Carl Wilhem Siemens & Pierre-Èmile Martin
(significant steel contributions 1850s-1865)
Our past couple of People of Steel posts focused on Bessemer with his crucible method of steelmaking and those who contributed to making higher-quality steel with it. This week, we switch to the developers of regenerative open hearth steelmaking, German-turned-British citizen William Siemens and Frenchman Pierre-Émile Martin.
The Siemens-Martin method of steelmaking was not as fast as the Bessemer method, but it produced much larger batches and could produce higher, more sustained temperatures for a more controlled melt. This allowed for purer alloys to be made. Siemens, and his younger brother Friedrich, experimented and patented a regenerative method of capturing the heat escaping the process and used it to heat the air supplying the furnace, making the process more efficient and allowing for higher temperatures. The first experimented using the process for glassmaking and then applied it to steelmaking. Martin licensed the patent and began using it with scrap metals and pig iron, not just iron ore, patenting his own developments beyond the Siemens’ work. Siemens launched a protracted challenge to Martin’s patents, leaving Martin in poverty. Eventually, the two compromised leading to the method being called the Siemens-Martin method.

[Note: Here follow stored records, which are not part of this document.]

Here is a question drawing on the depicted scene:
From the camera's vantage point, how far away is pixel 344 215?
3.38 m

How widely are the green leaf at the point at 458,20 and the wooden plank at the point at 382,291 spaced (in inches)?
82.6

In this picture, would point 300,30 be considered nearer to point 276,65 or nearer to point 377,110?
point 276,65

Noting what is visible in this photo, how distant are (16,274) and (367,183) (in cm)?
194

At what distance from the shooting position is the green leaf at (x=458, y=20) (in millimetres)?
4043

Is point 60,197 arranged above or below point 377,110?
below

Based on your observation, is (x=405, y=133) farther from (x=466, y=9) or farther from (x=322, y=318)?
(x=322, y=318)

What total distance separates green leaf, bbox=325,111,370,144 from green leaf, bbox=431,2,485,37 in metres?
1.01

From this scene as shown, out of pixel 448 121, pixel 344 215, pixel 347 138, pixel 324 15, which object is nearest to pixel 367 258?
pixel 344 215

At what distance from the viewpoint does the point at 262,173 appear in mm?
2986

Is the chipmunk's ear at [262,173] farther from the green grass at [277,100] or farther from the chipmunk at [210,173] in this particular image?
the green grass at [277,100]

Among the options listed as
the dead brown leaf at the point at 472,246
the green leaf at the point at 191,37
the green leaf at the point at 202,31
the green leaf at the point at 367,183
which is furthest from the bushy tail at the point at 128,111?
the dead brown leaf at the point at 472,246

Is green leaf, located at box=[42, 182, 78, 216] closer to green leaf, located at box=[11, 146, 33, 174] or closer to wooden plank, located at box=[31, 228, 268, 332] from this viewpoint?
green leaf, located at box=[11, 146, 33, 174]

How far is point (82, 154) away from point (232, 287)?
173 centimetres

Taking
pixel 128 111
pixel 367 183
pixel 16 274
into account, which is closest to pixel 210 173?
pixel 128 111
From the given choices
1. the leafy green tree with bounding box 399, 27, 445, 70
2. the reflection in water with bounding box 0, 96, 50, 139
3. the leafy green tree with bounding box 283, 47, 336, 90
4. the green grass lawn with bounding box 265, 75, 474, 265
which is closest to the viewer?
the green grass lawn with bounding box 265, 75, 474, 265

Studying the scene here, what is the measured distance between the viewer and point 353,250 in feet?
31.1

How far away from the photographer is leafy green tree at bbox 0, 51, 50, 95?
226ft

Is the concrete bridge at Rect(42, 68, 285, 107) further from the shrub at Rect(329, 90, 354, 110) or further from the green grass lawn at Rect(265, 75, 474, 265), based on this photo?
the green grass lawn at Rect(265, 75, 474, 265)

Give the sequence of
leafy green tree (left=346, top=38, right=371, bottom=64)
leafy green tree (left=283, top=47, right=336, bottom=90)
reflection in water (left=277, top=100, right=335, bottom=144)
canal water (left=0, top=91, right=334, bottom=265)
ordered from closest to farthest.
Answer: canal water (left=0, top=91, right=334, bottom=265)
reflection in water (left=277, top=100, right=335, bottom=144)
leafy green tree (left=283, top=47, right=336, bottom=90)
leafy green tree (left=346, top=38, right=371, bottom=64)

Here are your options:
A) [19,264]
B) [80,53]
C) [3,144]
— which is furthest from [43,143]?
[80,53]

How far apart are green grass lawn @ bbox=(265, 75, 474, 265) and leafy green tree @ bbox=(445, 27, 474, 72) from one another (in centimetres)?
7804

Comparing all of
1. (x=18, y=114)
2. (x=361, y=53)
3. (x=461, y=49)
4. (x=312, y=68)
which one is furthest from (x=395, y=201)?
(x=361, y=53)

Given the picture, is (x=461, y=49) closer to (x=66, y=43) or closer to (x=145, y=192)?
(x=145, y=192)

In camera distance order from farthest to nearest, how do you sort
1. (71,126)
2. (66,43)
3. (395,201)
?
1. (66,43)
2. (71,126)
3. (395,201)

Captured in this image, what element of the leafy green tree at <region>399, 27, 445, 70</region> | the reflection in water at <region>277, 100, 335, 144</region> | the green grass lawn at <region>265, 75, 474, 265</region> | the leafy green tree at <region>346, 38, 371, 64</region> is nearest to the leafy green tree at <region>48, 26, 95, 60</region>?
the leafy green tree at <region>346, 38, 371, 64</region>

William Siemens, born Karl Wilhelm Siemens in Prussia, began his education first in commerce, so he could work in his uncle’s bank, later switching to engineering under his older brother Werner’s guidance, and finally to chemistry and physics backed by his uncle. He began his career as an engineer at a steam engine foundry, but he was determined to sell Werner’s electroplating process. Combining his banking, engineering, and chemistry background, he first sold the process in Hamburg and then went to London. Having success in London, he returned to Germany and completed his studies before returning to London to be an inventor. He became successful after inventing and selling a water meter before working on the regenerative open hearth furnace.

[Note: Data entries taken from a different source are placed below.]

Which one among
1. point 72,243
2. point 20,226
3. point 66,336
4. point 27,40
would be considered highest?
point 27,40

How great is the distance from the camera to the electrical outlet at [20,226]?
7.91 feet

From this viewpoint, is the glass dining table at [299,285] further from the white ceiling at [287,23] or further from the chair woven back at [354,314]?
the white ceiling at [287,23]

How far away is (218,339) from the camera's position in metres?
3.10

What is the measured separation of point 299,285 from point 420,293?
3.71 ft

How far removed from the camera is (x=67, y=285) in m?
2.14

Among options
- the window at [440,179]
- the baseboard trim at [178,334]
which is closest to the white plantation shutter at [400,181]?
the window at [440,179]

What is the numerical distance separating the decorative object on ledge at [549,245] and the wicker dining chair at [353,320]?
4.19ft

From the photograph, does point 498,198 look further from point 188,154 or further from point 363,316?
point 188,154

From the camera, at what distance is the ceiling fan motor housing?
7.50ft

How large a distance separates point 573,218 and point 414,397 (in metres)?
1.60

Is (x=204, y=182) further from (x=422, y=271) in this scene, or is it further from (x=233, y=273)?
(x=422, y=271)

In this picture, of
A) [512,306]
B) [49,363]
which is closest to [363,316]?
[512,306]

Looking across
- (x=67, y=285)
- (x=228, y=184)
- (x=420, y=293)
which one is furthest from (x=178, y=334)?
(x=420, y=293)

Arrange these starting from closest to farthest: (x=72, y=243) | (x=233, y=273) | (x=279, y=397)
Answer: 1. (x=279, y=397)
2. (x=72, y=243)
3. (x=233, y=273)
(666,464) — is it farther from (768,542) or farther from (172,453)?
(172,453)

After marrying and becoming a British citizen, William Siemens continued to act as an English agent for his brother Werner’s firm. He began working in telegraphy, created his own firm, and manufactured and conducted electrical testing of electric cables. His firm laid the first direct electrical cable from Britain to the United States. After this success, he switched to working in electrical lighting and electric traction, inventing arc lights and an electric railway.
Although destitute, Pierre-Émile Martin was knighted by France and later named an Officer of the Legion of Honor and awarded the Iron and Steel Institute’s Bessemer Gold Medal for his work.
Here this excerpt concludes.